Peter Pan is a globally beloved story.

"We've done [Peter Pan Goes Wrong] in several different countries, and we keep thinking, how are we going to adapt it for this particular country?" said director Adam Meggio. "And in the end, you don't actually have to do that much with it because it's Peter Pan, which is a fairly universal story.

"People tend to know it," he continued. "And even if you don't know it, it doesn't matter, because you get it when you watch it." The nostalgic familiarity of Peter Pan and its characters — Peter, Tinkerbell, Wendy, Captain Hook — is a major reason Mischief's version succeeded in multiple countries on both sides of the Atlantic.

The play is rooted in a popular British theatre form.

"Back in the U.K., we have a big English tradition of the pantomime," Meggio explained. "The grand style of acting, the actor down in the footlights being a villain, puffs of smoke and people appear, old stage magic."

In short, pantomime is just a more exaggerated version of what comedic performing already is. The concept of pantomime may be uniquely British, but its old-fashioned, campy performance style is universal.

That said, the creators made some tweaks for American audiences, mainly vocabulary-wise. "Rather than white spirit, it's paint thinner," Sayer said. Added Shields: "We've changed the word interval to intermission... We also had to change the word polytechnic to university, which is fair because I don't think even British people really know what to call it."

Peter Pan Goes Wrong takes flight — literally.

You can't follow the second star straight on 'till morning on foot. Peter Pan and Tinkerbell must fly, and that's only half the complex stage magic going on in this show. "There's loads of elaborate routines like flying and pirate ships and creating these incredible sets," described Shields. "That really is just fodder for us to tear everything apart."

In other words, expect lots of flying, but in the hands of the clueless Cornley company, expect lots of failed takeoffs and falling, too.

We all have an inner Peter Pan.

Unlike Peter Pan, we're all growing up whether we like it or not. But at Peter Pan Goes Wrong, the actors and audience members can stop the clock for a few hours.

"There's something really universal about not growing up, right?" said Anthony. "Life gets serious and difficult, especially in these past few years, and who doesn't want to go back to a place of childlike wonder and simple pleasures?"

Added Anderson: "Our inner child just withers away sometimes. We kind of have to, to get through life, but then to come to a show like this and just experience childlike joy, it's amazing."

Everyone loves when things go wrong.

No one likes embarrassing themselves, but when others do it, it's comedy. When asked why this phenomenon is so universal, the Peter Pan Goes Wrong cast had quick answers.
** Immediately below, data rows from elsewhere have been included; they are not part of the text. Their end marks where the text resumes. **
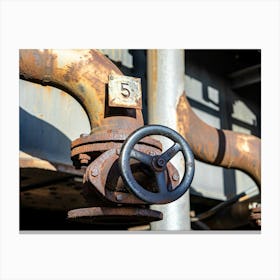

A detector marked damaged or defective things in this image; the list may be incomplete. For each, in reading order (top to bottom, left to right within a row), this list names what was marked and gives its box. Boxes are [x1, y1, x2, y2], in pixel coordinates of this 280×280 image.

rusty pipe [19, 49, 143, 132]
rusty pipe [177, 93, 260, 188]
corroded metal surface [176, 92, 262, 188]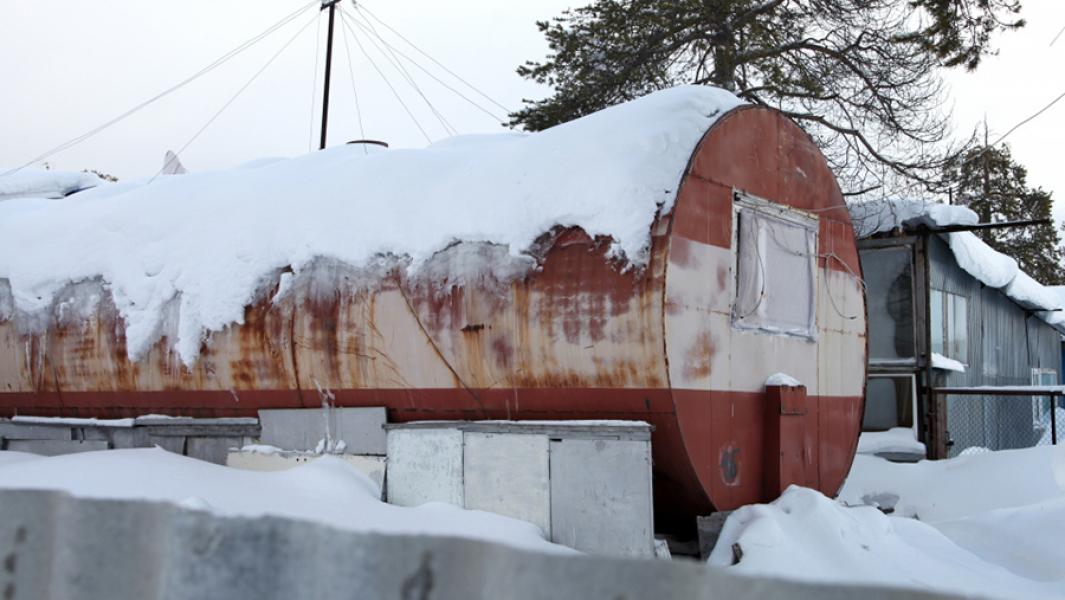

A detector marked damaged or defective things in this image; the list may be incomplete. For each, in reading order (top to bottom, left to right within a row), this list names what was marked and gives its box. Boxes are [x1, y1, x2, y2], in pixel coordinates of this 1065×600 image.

rusty metal tank [0, 105, 864, 532]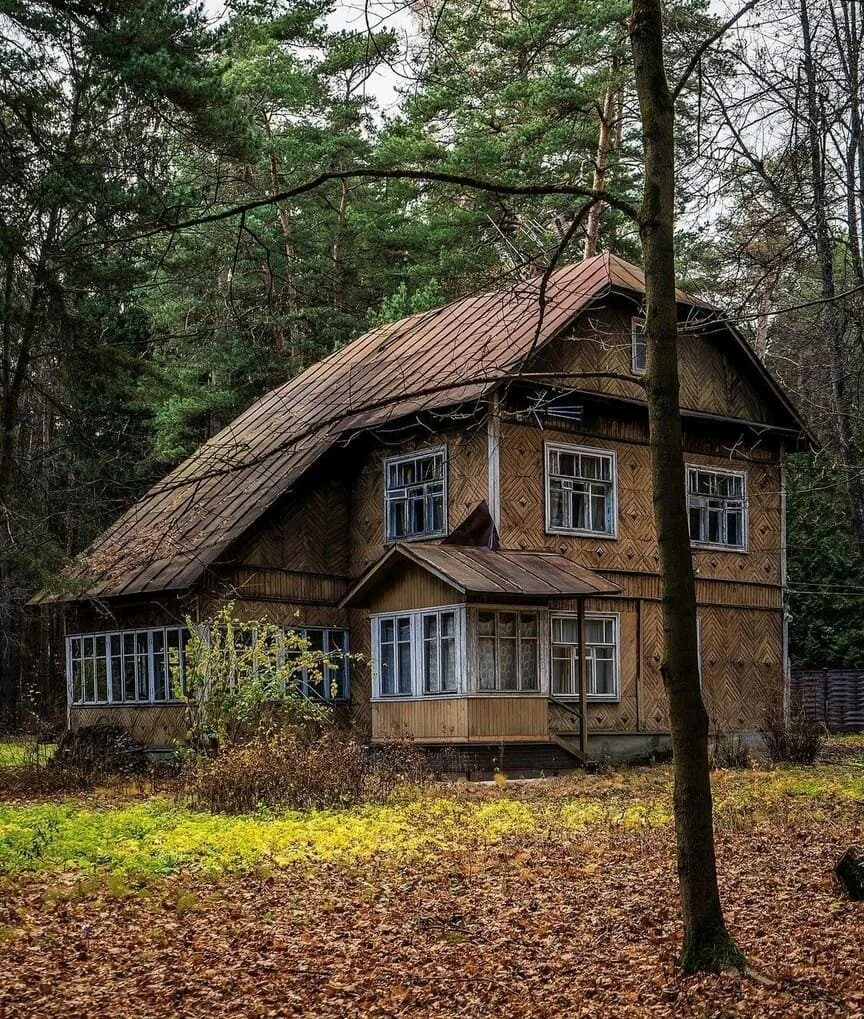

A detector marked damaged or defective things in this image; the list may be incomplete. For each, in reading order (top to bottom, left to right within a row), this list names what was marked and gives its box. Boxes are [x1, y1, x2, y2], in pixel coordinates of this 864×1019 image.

rusty metal roof [32, 254, 802, 603]
rusty metal roof [338, 546, 619, 607]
"Comedy is mostly about status and status transactions: people thinking that they're better than they are, and then getting their comeuppance and being knocked down a peg or two," Meggio said. "Those sorts of things tend to be very human."

Anthony had just the word: "Schadenfreude. There's something delicious about watching someone get defeated by a prop, or, despite their best efforts to be very respectable, they end up looking like an absolute fool." We might usually feel bad for laughing, but at Peter Pan Goes Wrong, it's not only okay, but encouraged.

The play isn't just funny — it's heartfelt.

Despite facing setbacks at every turn, the actors are determined to make it through their play. Peter Pan Goes Wrong sincerely celebrates resilience and teamwork, which one might not expect from a show bursting with gags.

Harry Kershaw, who plays Francis, made this point by comparing Peter Pan Goes Wrong to The Office. "[In] the English Office... the most successful thing that's happened is that Ricky Gervais has told someone to fuck off," he said. "That's the win, whereas the American Office ends on a more upbeat note, with Michael Scott being a hero.

"In this show, there's more of a sense of everyone who's managed to finish the show is a hero," Kershaw continued. "There's a wonderful sense of achievement."

That warm feeling, plus all the joy from the comedy leading up to it, makes this trip to Neverland worthwhile.

Responses have been condensed and edited for length and clarity.